EXTRACTED TEXT:
Furthermore, the Agency claims that the inclusion of the disputed employees into the proposed bargaining unit will not promote the efficiency of the Agency's operations as employees assigned to the Rock Island team can be expected to be reassigned to perform personnel work for employees at other installations. [n5] The Agency argues that the movement of employees onto and off of the Rock Island team will lead to inefficient Agency operations.
The Agency also objects to the inclusion of certain employees who perform personnel services for the Tank-automotive Armament Command (TACOM), which has some of its employees stationed at the RIA, into the proposed unit.
Finally, the Agency cites to a decision of the Acting Regional Director of the Authority's Atlanta Regional Office finding that employees performing duties similar to those performed by the employees in the disputed positions were excluded from a proposed unit under § 7112(b)(3). According to the Agency, this conflict "demonstrate[s] [a] lack of clear Authority precedent in this area and the need for the Authority to review and reverse" the RD in this case. Application for Review at 10.
IV. Analysis and Conclusions
The Authority has indicated that a unit will not be found appropriate, under § 7112(b)(3), if it includes an employee directly involved in performing personnel work "affecting the bargaining unit" and making recommendations to management concerning such personnel actions. See United States Dep't of the Army, Headquarters, 101st Airborne Division, Ft. Campbell, Ky., 36 FLRA 598, 602 (1990). The Authority, however, has also indicated that employees are excluded from a proposed unit under § 7112(b)(3) if they perform personnel work "relating directly to the personnel operations of their own employing agency[.]" OPM, 5 FLRA at 246.
Here, the employees in the disputed positions do not perform any personnel work affecting the proposed bargaining unit. Rather, they perform personnel work for Agency employees outside of the proposed unit.

DATA FOR REVIEW:
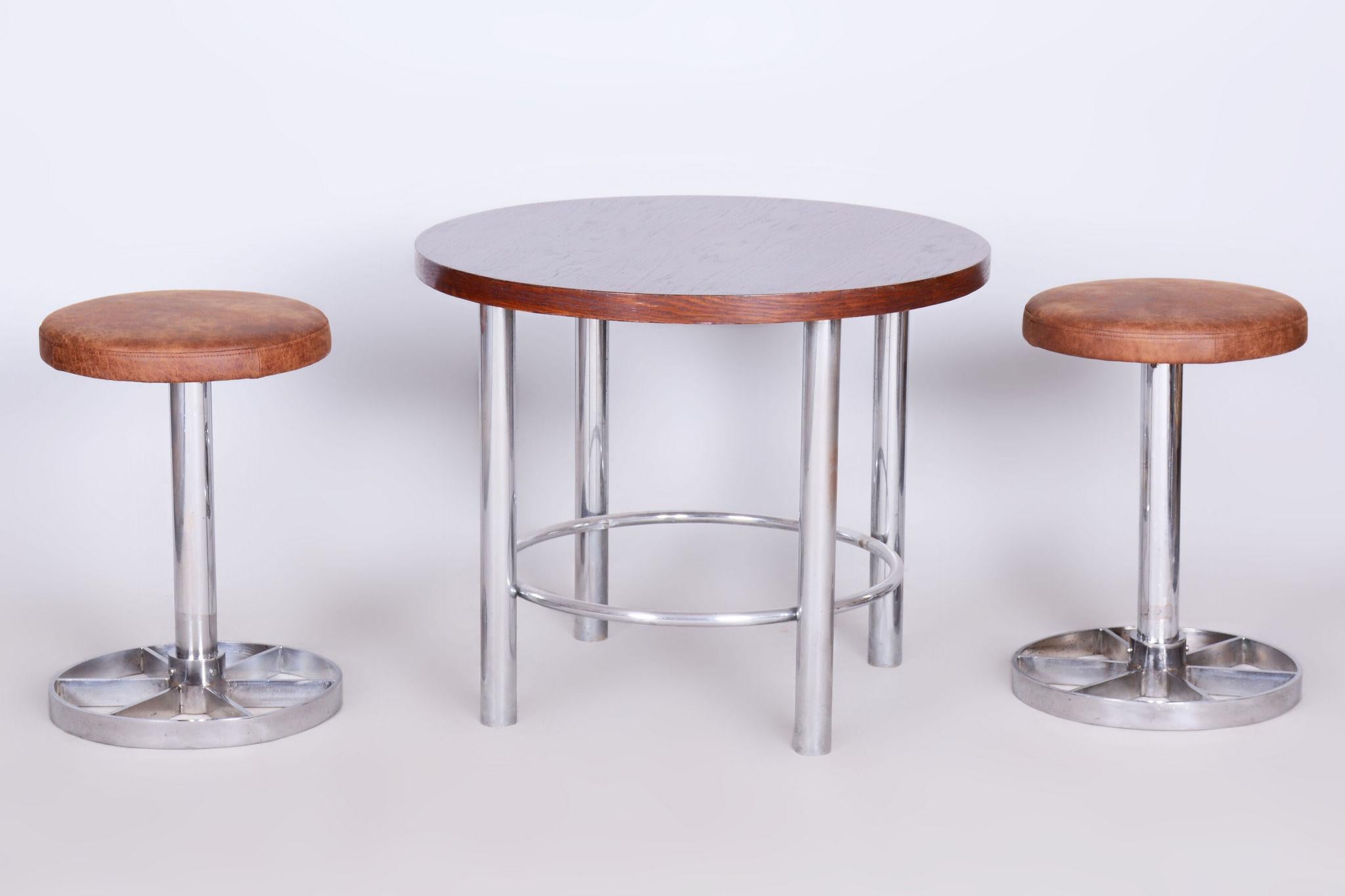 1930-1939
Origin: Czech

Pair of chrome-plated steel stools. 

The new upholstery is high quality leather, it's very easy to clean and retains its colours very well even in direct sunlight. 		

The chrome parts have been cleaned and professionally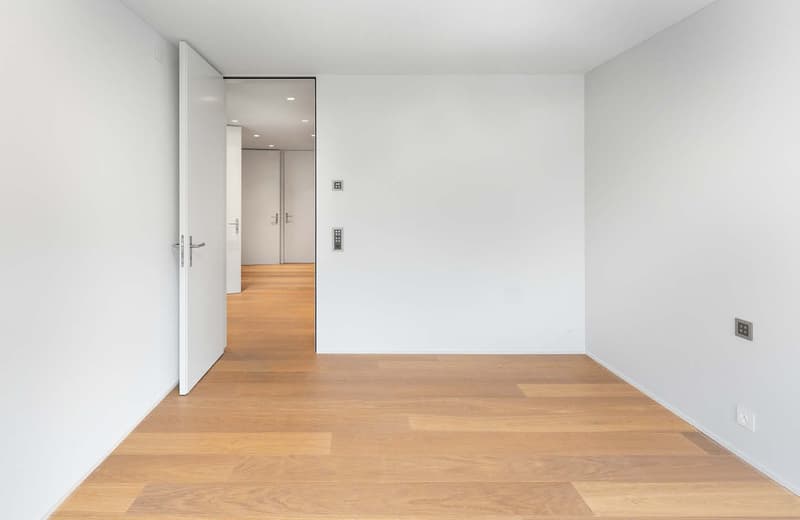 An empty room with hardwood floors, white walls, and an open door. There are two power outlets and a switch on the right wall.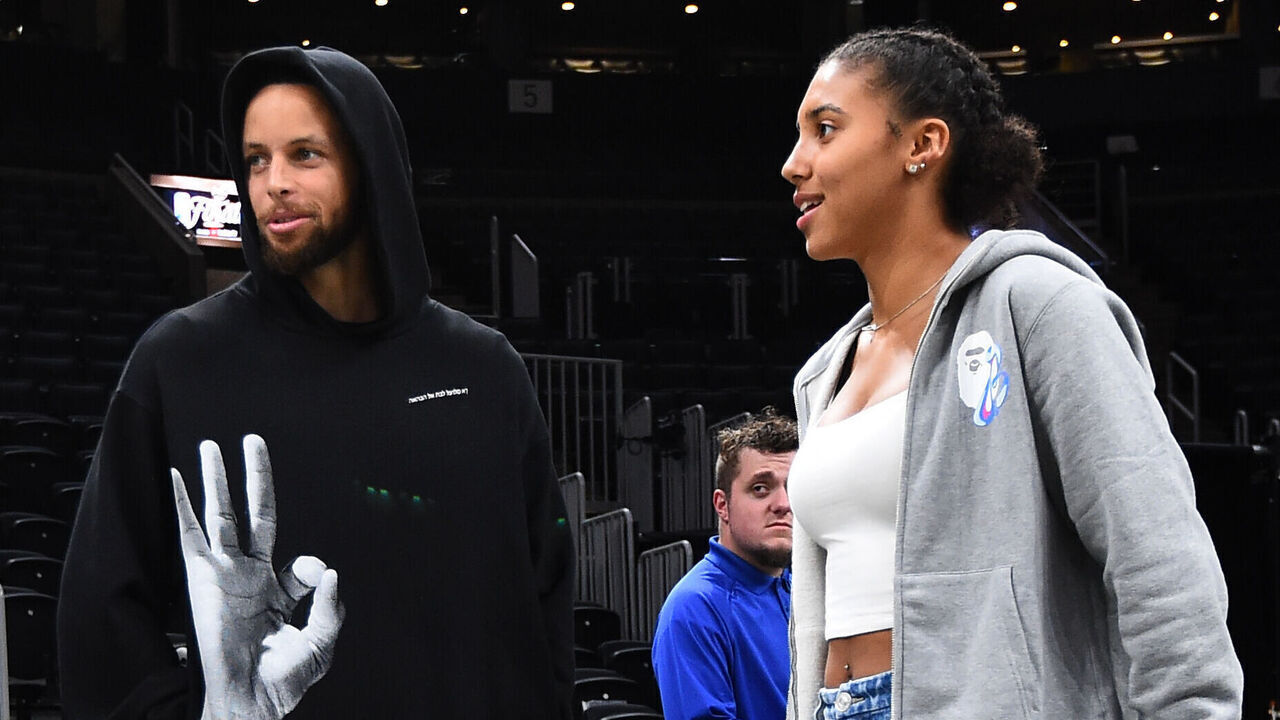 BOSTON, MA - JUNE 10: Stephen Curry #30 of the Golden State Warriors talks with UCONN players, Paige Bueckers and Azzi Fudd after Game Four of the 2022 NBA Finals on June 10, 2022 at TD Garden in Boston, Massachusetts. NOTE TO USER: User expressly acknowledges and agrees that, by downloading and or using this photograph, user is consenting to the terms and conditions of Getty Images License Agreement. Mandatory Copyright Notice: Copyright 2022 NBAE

TASK LIST:
**a.** Answer these from the bargaining unit decision, one line each:
(i) Which command has some of its employees stationed at the RIA?
(ii) Which regional office's Acting Regional Director issued the decision that the Agency cites?
(iii) For whom do the employees in the disputed positions perform personnel work?
**b.** Copy out the part of the bargaining unit decision between "Finally, the Agency" and "Review at 10.", inclusive.
**c.** Write the next part of the bargaining unit decision, picking up right after its last sentence.

ANSWERS FOR THE EXERCISE:
**a.**
(i) The Tank-automotive Armament Command (TACOM)
(ii) The Authority's Atlanta Regional Office
(iii) Agency employees outside of the proposed unit

**b.**
Finally, the Agency cites to a decision of the Acting Regional Director of the Authority's Atlanta Regional Office finding that employees performing duties similar to those performed by the employees in the disputed positions were excluded from a proposed unit under § 7112(b)(3). According to the Agency, this conflict "demonstrate[s] [a] lack of clear Authority precedent in this area and the need for the Authority to review and reverse" the RD in this case. Application for Review at 10.

**c.**
In applying those two conflicting standards, the Authority has never issued a decision directly addressing whether employees who perform personnel duties for Agency employees located outside the bargaining unit would be excluded under § 7112(b)(3). In that regard, the Agency correctly asserts that the decisions relied upon by the RD do not address this exact issue. In OPM, the Authority ruled that a group of employees who performed advisory personnel services for other agencies were not excluded from a unit of OPM employees under § 7112(b)(3). OPM, 5 FLRA at 245-47. Similarly, in CSC, the Assistant Secretary for Labor-Management Relations determined that a group of employees who performed similar job duties in OPM's predecessor agency did not perform personnel work in other than a purely clerical capacity. OPM, [ v58 p6 ] 5 FLRA at 245. Thus, neither of these cases addressed the issue of whether employees who perform personnel duties for Agency employees located outside the bargaining unit would be excluded under § 7112(b)(3).
The above circumstances demonstrate that existing Authority precedent does not provide sufficient guidance on whether § 7112(b)(3) excludes from bargaining units employees performing civilian personnel work in other than a purely clerical capacity for fellow agency employees in bargaining units other than the one seeking to include those civilian employees. [n6]
Review is therefore granted and the parties are requested to address the following question:
Section 7112(b)(3) of the Statute provides that a bargaining unit is not appropriate if it includes "an employee engaged in personnel work in other than a purely clerical capacity." Does section 7112(b)(3) operate to exclude employees who perform personnel work concerning other employees of the same agency who are not included in the bargaining unit at issue? In this regard, does the term "personnel work" refer to personnel work of the agency or only to work that concerns other employees of the same bargaining unit?
In accordance with 2422.31(g) of the Authority's Regulations, the parties are directed to file briefs on the issue set forth. [n7] Briefs will be considered if received by the date set forth in the Federal Register Notice. Placing submissions in the mail by this deadline will not be sufficient. Extensions of time to submit briefs will not be granted. Briefs should be directed to:
Director, Case Control Office
Federal Labor Relations Authority
607 14th St., NW, 4th Floor
Washington, D.C. 20424-0001
V. Order
The application for review is granted.
File 1: Authority's Decision in 58 FLRA No.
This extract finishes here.